TO: Lindsey Barr, Maroon News
FROM: Lyn Nabors, Calorie Control Council
RE: “Danger! Beware of Diet Soda”
DATE: December 8, 2005
The Calorie Control Council (the “Council”) is an international association representing the low-calorie and reduced-fat food and beverage industry. Companies that make and use low-calorie sweeteners are among the Council’s members. The Council is writing in regard to misinformation about diet soda, which appeared in an article entitled “Danger! Beware of Diet Soda” in the November 4, 2005 edition of the Maroon News.
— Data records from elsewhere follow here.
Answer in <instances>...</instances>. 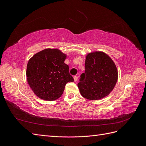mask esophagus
Listing matches in <instances>:
<instances>
[{"label": "esophagus", "instance_id": "esophagus-1", "mask_svg": "<svg viewBox=\"0 0 146 146\" xmlns=\"http://www.w3.org/2000/svg\"><path fill=\"white\" fill-rule=\"evenodd\" d=\"M74 81L75 82H77L78 80V77L77 76H74Z\"/></svg>", "mask_w": 146, "mask_h": 146}]
</instances>
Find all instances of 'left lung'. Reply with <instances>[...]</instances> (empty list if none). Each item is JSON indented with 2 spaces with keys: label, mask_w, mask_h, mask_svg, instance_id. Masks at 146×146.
Here are the masks:
<instances>
[{
  "label": "left lung",
  "mask_w": 146,
  "mask_h": 146,
  "mask_svg": "<svg viewBox=\"0 0 146 146\" xmlns=\"http://www.w3.org/2000/svg\"><path fill=\"white\" fill-rule=\"evenodd\" d=\"M117 77V69L112 59L105 53L96 51L86 55L85 73L80 76L77 85L83 98L99 100L111 92Z\"/></svg>",
  "instance_id": "8db88e82"
}]
</instances>
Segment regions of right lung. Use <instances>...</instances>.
<instances>
[{
	"mask_svg": "<svg viewBox=\"0 0 146 146\" xmlns=\"http://www.w3.org/2000/svg\"><path fill=\"white\" fill-rule=\"evenodd\" d=\"M66 55L56 48H46L35 54L27 66L26 76L31 89L41 99L53 101L63 93L66 84L74 82Z\"/></svg>",
	"mask_w": 146,
	"mask_h": 146,
	"instance_id": "add662e5",
	"label": "right lung"
}]
</instances>
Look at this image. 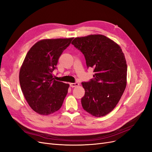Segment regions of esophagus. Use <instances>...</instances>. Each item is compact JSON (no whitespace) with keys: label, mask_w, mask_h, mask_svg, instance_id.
<instances>
[{"label":"esophagus","mask_w":152,"mask_h":152,"mask_svg":"<svg viewBox=\"0 0 152 152\" xmlns=\"http://www.w3.org/2000/svg\"><path fill=\"white\" fill-rule=\"evenodd\" d=\"M70 86L72 87H77L79 86V84L78 83V82H75V83H71L70 84Z\"/></svg>","instance_id":"esophagus-1"}]
</instances>
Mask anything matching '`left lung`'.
I'll return each instance as SVG.
<instances>
[{
  "label": "left lung",
  "mask_w": 152,
  "mask_h": 152,
  "mask_svg": "<svg viewBox=\"0 0 152 152\" xmlns=\"http://www.w3.org/2000/svg\"><path fill=\"white\" fill-rule=\"evenodd\" d=\"M72 44L82 53L94 78L82 83L85 95L82 106L94 117H102L116 107L126 87L127 64L119 45L102 35L77 37Z\"/></svg>",
  "instance_id": "obj_1"
}]
</instances>
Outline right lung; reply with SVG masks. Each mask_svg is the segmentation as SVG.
Instances as JSON below:
<instances>
[{
	"label": "right lung",
	"mask_w": 152,
	"mask_h": 152,
	"mask_svg": "<svg viewBox=\"0 0 152 152\" xmlns=\"http://www.w3.org/2000/svg\"><path fill=\"white\" fill-rule=\"evenodd\" d=\"M72 40H42L26 55L20 71L21 89L30 107L40 115L58 111L67 94L69 84L55 80L53 72L59 56Z\"/></svg>",
	"instance_id": "1"
}]
</instances>
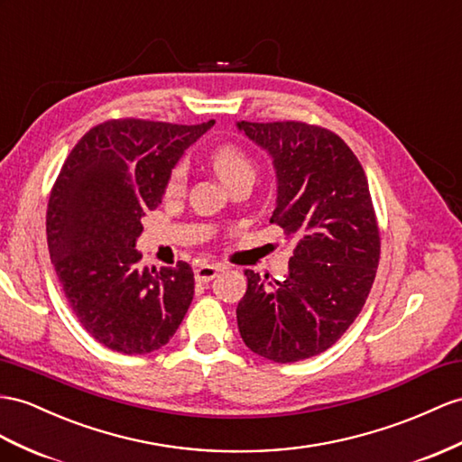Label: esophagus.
<instances>
[{
    "label": "esophagus",
    "instance_id": "1",
    "mask_svg": "<svg viewBox=\"0 0 462 462\" xmlns=\"http://www.w3.org/2000/svg\"><path fill=\"white\" fill-rule=\"evenodd\" d=\"M220 267L218 265H210V263H200L195 267V279L199 282H208L218 275Z\"/></svg>",
    "mask_w": 462,
    "mask_h": 462
}]
</instances>
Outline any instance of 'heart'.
Returning a JSON list of instances; mask_svg holds the SVG:
<instances>
[{"label":"heart","mask_w":462,"mask_h":462,"mask_svg":"<svg viewBox=\"0 0 462 462\" xmlns=\"http://www.w3.org/2000/svg\"><path fill=\"white\" fill-rule=\"evenodd\" d=\"M210 165L222 180V183H226L228 187L242 180L254 181L255 177L254 158L240 144H236V142H222V144H218L215 150H212ZM185 181H187V165L185 162H177L168 175V181H165V187H163L165 195L170 197L180 195L185 189Z\"/></svg>","instance_id":"1"}]
</instances>
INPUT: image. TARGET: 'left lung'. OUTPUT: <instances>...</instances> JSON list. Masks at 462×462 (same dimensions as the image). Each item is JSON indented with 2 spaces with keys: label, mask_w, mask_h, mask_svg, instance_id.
I'll use <instances>...</instances> for the list:
<instances>
[{
  "label": "left lung",
  "mask_w": 462,
  "mask_h": 462,
  "mask_svg": "<svg viewBox=\"0 0 462 462\" xmlns=\"http://www.w3.org/2000/svg\"><path fill=\"white\" fill-rule=\"evenodd\" d=\"M238 128L273 158L279 189L269 222L294 242L282 281L244 271L240 336L269 361L309 359L346 334L371 292L381 232L369 181L332 130L302 121H242Z\"/></svg>",
  "instance_id": "8db88e82"
}]
</instances>
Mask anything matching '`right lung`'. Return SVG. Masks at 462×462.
<instances>
[{
  "instance_id": "add662e5",
  "label": "right lung",
  "mask_w": 462,
  "mask_h": 462,
  "mask_svg": "<svg viewBox=\"0 0 462 462\" xmlns=\"http://www.w3.org/2000/svg\"><path fill=\"white\" fill-rule=\"evenodd\" d=\"M212 125L111 118L81 136L56 177L46 208L51 259L79 324L111 351L163 347L193 300L189 263L140 271L134 245L171 168Z\"/></svg>"
}]
</instances>
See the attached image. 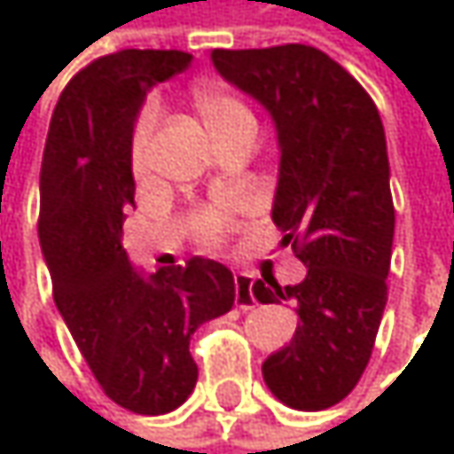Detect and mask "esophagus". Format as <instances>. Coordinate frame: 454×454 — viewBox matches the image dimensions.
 <instances>
[{
    "label": "esophagus",
    "instance_id": "obj_1",
    "mask_svg": "<svg viewBox=\"0 0 454 454\" xmlns=\"http://www.w3.org/2000/svg\"><path fill=\"white\" fill-rule=\"evenodd\" d=\"M252 278L249 276H236V281H233V286H236V308H241V310H252L254 305H257V300H254V294H252Z\"/></svg>",
    "mask_w": 454,
    "mask_h": 454
}]
</instances>
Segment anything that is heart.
<instances>
[{
    "mask_svg": "<svg viewBox=\"0 0 454 454\" xmlns=\"http://www.w3.org/2000/svg\"><path fill=\"white\" fill-rule=\"evenodd\" d=\"M194 107L202 118V123L207 126V131L213 134V138L218 141L221 137H226L228 131L252 123V113L247 110V105L231 94L228 89L218 86V83H202L194 89ZM154 129V107H144L134 129V141H131V165L134 170L141 173L146 168V149H149V137ZM200 233L205 239H218L226 231V221L218 215H205L200 221Z\"/></svg>",
    "mask_w": 454,
    "mask_h": 454,
    "instance_id": "heart-1",
    "label": "heart"
}]
</instances>
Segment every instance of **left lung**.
Instances as JSON below:
<instances>
[{"label": "left lung", "mask_w": 454, "mask_h": 454, "mask_svg": "<svg viewBox=\"0 0 454 454\" xmlns=\"http://www.w3.org/2000/svg\"><path fill=\"white\" fill-rule=\"evenodd\" d=\"M215 70L257 99L278 137L273 223L308 276L257 278L262 305L297 302V331L262 363L276 400L325 410L360 381L387 308L395 205L381 115L368 91L316 46L213 49Z\"/></svg>", "instance_id": "obj_1"}]
</instances>
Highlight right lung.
Returning <instances> with one entry per match:
<instances>
[{"mask_svg":"<svg viewBox=\"0 0 454 454\" xmlns=\"http://www.w3.org/2000/svg\"><path fill=\"white\" fill-rule=\"evenodd\" d=\"M189 65L192 54L176 49L94 59L59 94L42 160L39 241L54 305L105 395L138 415L186 403L200 373L192 333L236 302L233 273L215 260L144 276L123 249L141 102Z\"/></svg>","mask_w":454,"mask_h":454,"instance_id":"right-lung-1","label":"right lung"}]
</instances>
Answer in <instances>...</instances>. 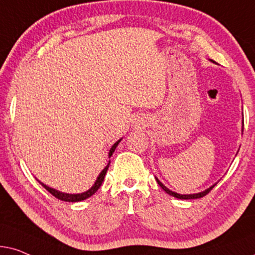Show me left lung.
I'll list each match as a JSON object with an SVG mask.
<instances>
[{
  "label": "left lung",
  "instance_id": "1",
  "mask_svg": "<svg viewBox=\"0 0 255 255\" xmlns=\"http://www.w3.org/2000/svg\"><path fill=\"white\" fill-rule=\"evenodd\" d=\"M156 181H157V183H158V185L161 186V188L164 190L165 192L167 193H169V195L170 196H174V197H176V198H179V199H196V198H202V197H204V196H206L208 195V193L211 191V190L215 188V185H212L211 188H209V189H206L205 191H203V192H199V193H193V195H179V193H176V192H174V191H171V190H169L167 186H164L162 184L161 182L158 181L157 178H156Z\"/></svg>",
  "mask_w": 255,
  "mask_h": 255
}]
</instances>
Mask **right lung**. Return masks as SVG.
I'll return each instance as SVG.
<instances>
[{
  "instance_id": "obj_1",
  "label": "right lung",
  "mask_w": 255,
  "mask_h": 255,
  "mask_svg": "<svg viewBox=\"0 0 255 255\" xmlns=\"http://www.w3.org/2000/svg\"><path fill=\"white\" fill-rule=\"evenodd\" d=\"M120 141H121V140H119L118 142H115V143L113 144V147L111 148L110 156H112V154H113L114 150H115V148L118 147L119 142H120ZM108 167H110V163H108V164L106 165V168H105L104 170L100 172L99 177L97 178V181H96V183H94V185L92 186V188H91L90 190H87L86 192H83V193H77V195H70V193H63V192H60V191H57V190H54V189H51V188H49V186L44 185L43 183H40V184H42V185L44 186V188H45V189L47 190V191H49V192L51 193V195L56 197V198L60 199V201H64V202H72V203H73V202H80V201H84V199L88 198V197H91V196L94 195V193L97 192V190L100 188L101 184H103L104 178H105V175H106V172H107V170H108Z\"/></svg>"
}]
</instances>
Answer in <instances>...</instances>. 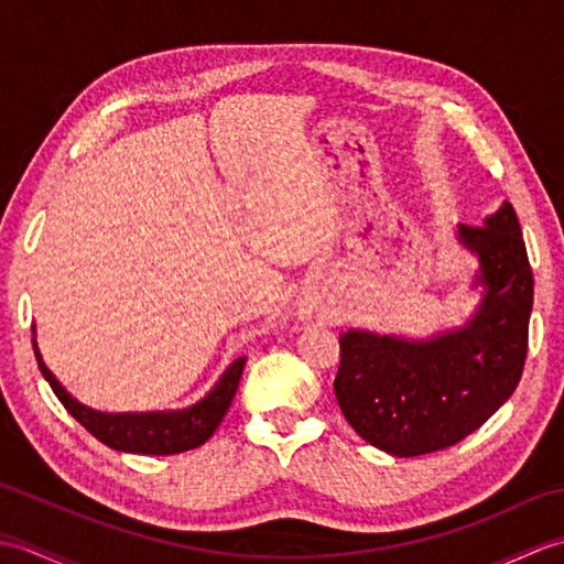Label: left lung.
<instances>
[{
    "mask_svg": "<svg viewBox=\"0 0 564 564\" xmlns=\"http://www.w3.org/2000/svg\"><path fill=\"white\" fill-rule=\"evenodd\" d=\"M480 257L482 305L470 325L431 341L368 332L339 337L334 394L370 446L398 458L443 451L480 429L517 390L533 307V271L521 225L505 203L485 225H460Z\"/></svg>",
    "mask_w": 564,
    "mask_h": 564,
    "instance_id": "obj_1",
    "label": "left lung"
}]
</instances>
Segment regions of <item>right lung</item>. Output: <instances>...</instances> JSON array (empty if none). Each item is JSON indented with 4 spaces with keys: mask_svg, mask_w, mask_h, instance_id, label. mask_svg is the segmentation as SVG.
<instances>
[{
    "mask_svg": "<svg viewBox=\"0 0 564 564\" xmlns=\"http://www.w3.org/2000/svg\"><path fill=\"white\" fill-rule=\"evenodd\" d=\"M33 351L41 373L51 382L57 400L63 402L65 410L75 416L94 438H99L109 448L142 455H174L198 448L200 443H206L215 434V429L220 426L227 410H230V402L235 398L245 368V358H237V361L225 370L223 378L215 382V388L206 398L198 404L188 406L184 412L101 414L89 410V406H82L77 400L69 398L51 370L45 368L35 341Z\"/></svg>",
    "mask_w": 564,
    "mask_h": 564,
    "instance_id": "right-lung-1",
    "label": "right lung"
}]
</instances>
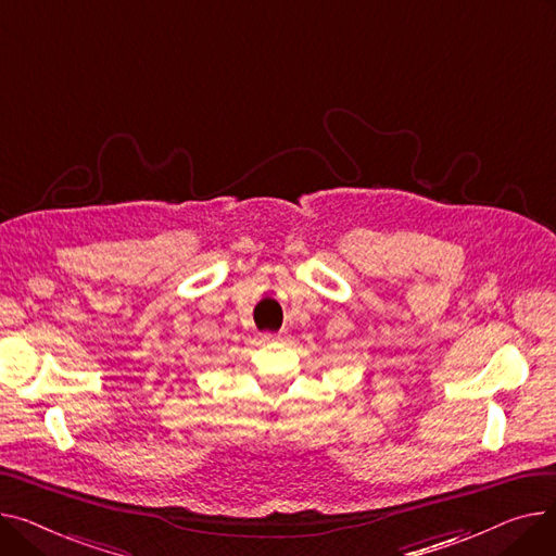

The Council is concerned about the allegation that diet soft drinks increase the risk of obesity. The findings of the referenced study are also inconsistent with the majority of scientific research on this topic. There are several problems with the study including:
• This is an epidemiological study, which cannot show a direct cause and effect.
• Those who gain weight as they age may be more likely to use or switch to diet soft drinks
• The authors note that this study raises more questions than answers
• The study was not peer-reviewed or published in a scientific journal
• Light products such as diet soft drinks are not a magic bullet for weight loss – but can be used as tools to control calories as part of an overall healthy lifestyle.
Human studies support the benefits of low-calorie sweeteners and light products in weight control. For example, Raben and colleagues found that using low-calorie sweeteners aided in the prevention of weight gain. Participants (a total of 41) followed a regular diet supplemented with food and drinks containing either sucrose or low-calorie sweeteners for two and a half months. The researchers found that participants consuming the sucrose sweetened foods and beverages had an increase in caloric energy, while those consuming the low-calorie sweetened foods and beverages showed a statistically significant decrease. Additionally, those in the sucrose group experienced an increase in weight while the low-calorie sweetener group experienced a decrease in weight.
Blackburn and his colleagues investigated whether the addition of aspartame to a multidisciplinary weight control program would improve weight loss and long-term control of body weight in obese women. One hundred sixty-eight obese women aged 20 to 60 years were studied over a two-year period. The researchers found that participation in this multidisciplinary weight control program including the use of aspartame-sweetened foods and beverages not only facilitated weight loss, but long-term maintenance of a reduced body weight.
It is well established that losing weight is the result of consuming fewer calories than expended. Health experts agree that weight loss is best achieved by a combination of reducing caloric intake and increasing exercise/activity but can be accomplished more slowly by a reduction in caloric intake or exercise alone. Weight management results from balancing food intake with energy expenditure.
We thank you for your consideration of these comments and hope that you will use the Council as a resource. For more information please visit www.caloriecontrol.org.
References:Blackburn, G. L., et. al. The effect of aspartame as part of a multidisciplinary weight-control program on short- and long-term control of body weight. American Journal of Clinical Nutrition. 1997. Vol. 65. 409-418.
Raben, A., et. al. Sucrose Compared with Artificial Sweeteners: Different Effects on Ad LibitumFood Intake and Body Weight After 10 Weeks of Supplementation in Overweight Subjects.American Journal of Clinical Nutrition. October 2002. Vol. 76. No. 4. 721-729.